Salary cap rebels Bristol Bears have called for Premiership ring-fencing plans to be implemented to enable cash-strapped rivals to put their finances in order.
Following an impassioned plea from Bristol owner Steve Lansdown to retain salary cap and marquee player quotas at current levels, their chief executive Mark Tainton has gone a step further by demanding an end to relegation at the earliest opportunity.
With a number of sides facing financial meltdown, Tainton told The Rugby Paper: “Premiership Rugby’s investor group has various things on the table but from our point of view at the Bears, in the current climate we see ring-fencing as a natural progression.
“Once you have ring-fencing, it will have a positive effect on the salary cap because it allows clubs to rebuild over a number of years with no fear of dropping out of the Premiership.
“They’ll be guaranteed central funding so while they might be struggling now, in a couple of years they’ll be able to rebuild their businesses and potentially get back to the full salary cap, but what we shouldn’t do is drag everyone down to the lowest level.”
While many clubs would like to see the current £7m salary cap slashed to £5.5m and marquee players abolished, Tainton insists it is up to other clubs to shape-up.
With Premiership Rugby’s current £40m-a-year broadcast deal with BT Sport expiring next summer, he believes diluting the product now could prove disastrous.
“There’s no obligation for anyone to meet the full cap and we’ve never done it at Bristol,” Tainton said. “Two years ago, we were a couple of million under. This year we’re well under and although we’ll be closer to the cap next season, we’ll still be under it.
“If clubs can only go to £5m, then live within your means. That doesn’t mean you can’t be competitive because as long as you have total trust in your coaching team and staff, you can still compete in the Premiership, especially if there’s no relegation threat.
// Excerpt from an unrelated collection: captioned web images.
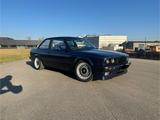 BMW Bmw E30 318is - BMW 318 aus 1989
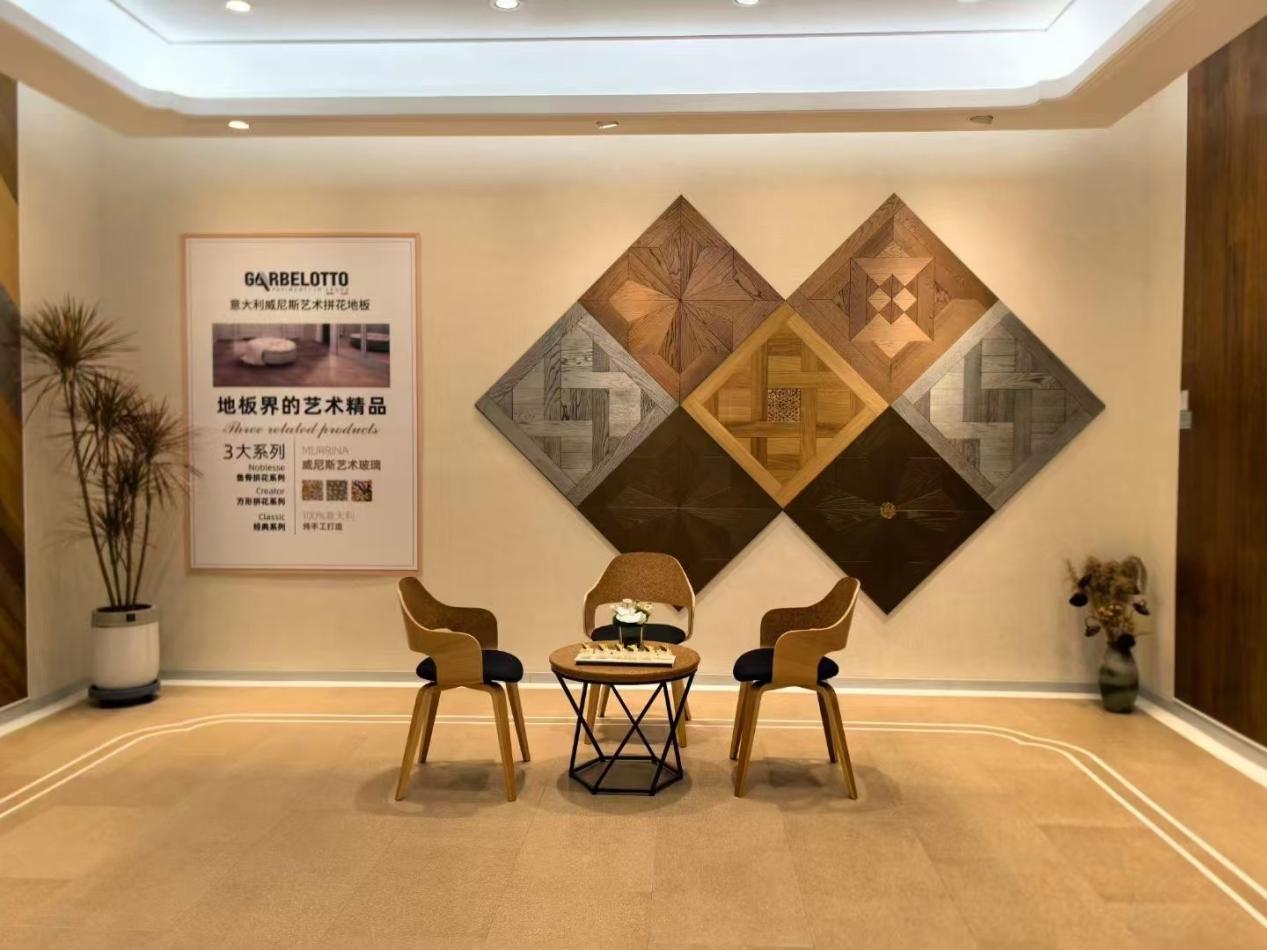 鸢都启航，和记官网青岛分公司旗舰店盛大开业！ image7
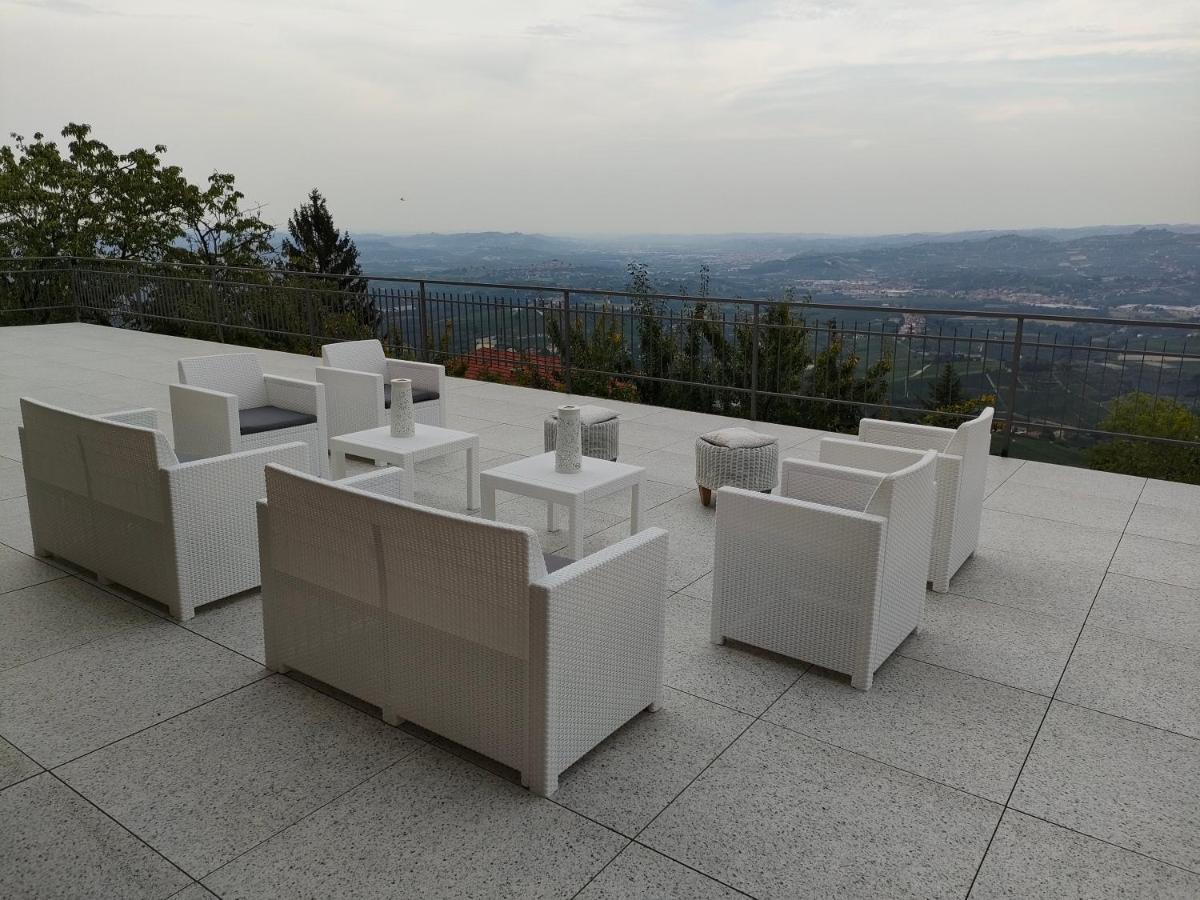Apartment Al34 La Morra Luaran gambar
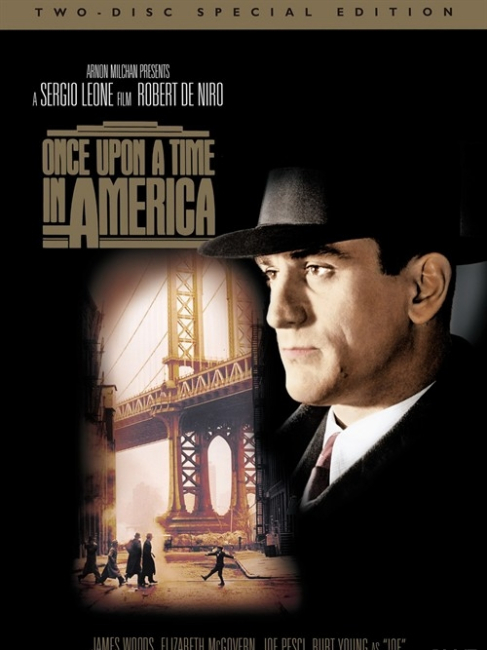 ワンス・アポン・ア・タイム・イン・アメリカ（1984年のアメリカ映画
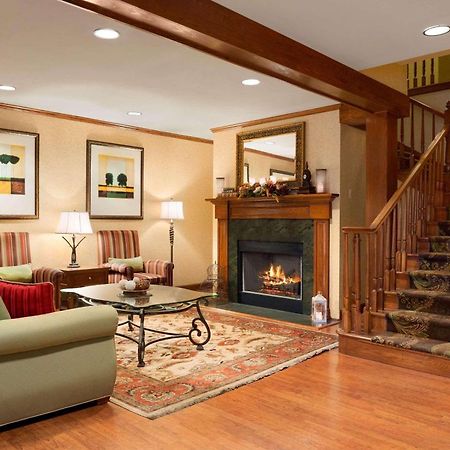 Country Inn & Suites By Radisson, Anderson, Sc Extérieur photo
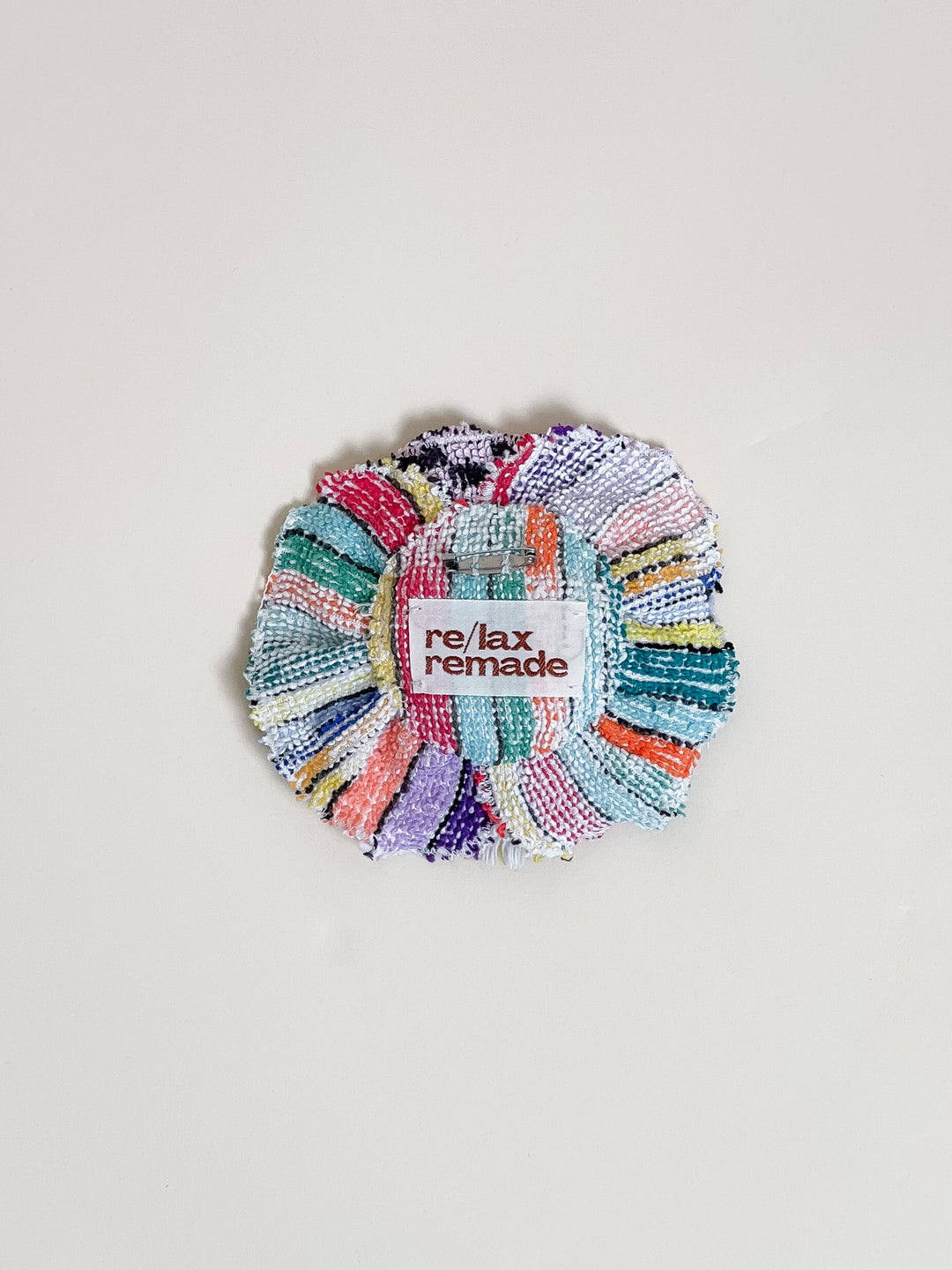 RE/LAX ROSETTE #76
“With ring-fencing, the temptation to overspend won’t be there and it will allow Premiership clubs to put really good business plans together for the next three to five years.
“In the long-term it would be the best thing for all the clubs because we want to be the best league in the world, attracting the best players, which in turn would hopefully bring in more revenue through television deals, sponsorship and increasing crowds.”
Tainton’s voice at Bristol has a powerful ally in Exeter’s Rob Baxter, director of rugby at the only Premiership club in profit who also believes cutting the salary cap would be self-defeating.
Baxter, whose side were well placed for an assault on the Champions Cup prior to Covid-19, told TRP: “I can understand some of the pressures in the Premiership but we do have to understand that even if a Premiership club has two very, very expensive marquee players, our clubs still operate below the French Top 14 and the top Irish provinces on wages.
“When something like the pandemic impacts all the clubs, I’m surprised some of them still aren’t prepared to just work to a budget.
“They think working to a budget is wrong and you have to cut the salary cap, even if you were losing lots of money anyway.”
Baxter added: “When we first came into the Premiership we worked to a budget.
“We only got a third of the central funding and weren’t even full members, so I find it astonishing when clubs turn round and blame the salary cap for losing so much money.
“If you’re losing money, cut costs.
“If at Exeter we had to tighten our belts and couldn’t work to the salary cap for a few years, that wouldn’t make me an advocate of bringing the cap down because you’d be giving away our competitiveness in Europe.”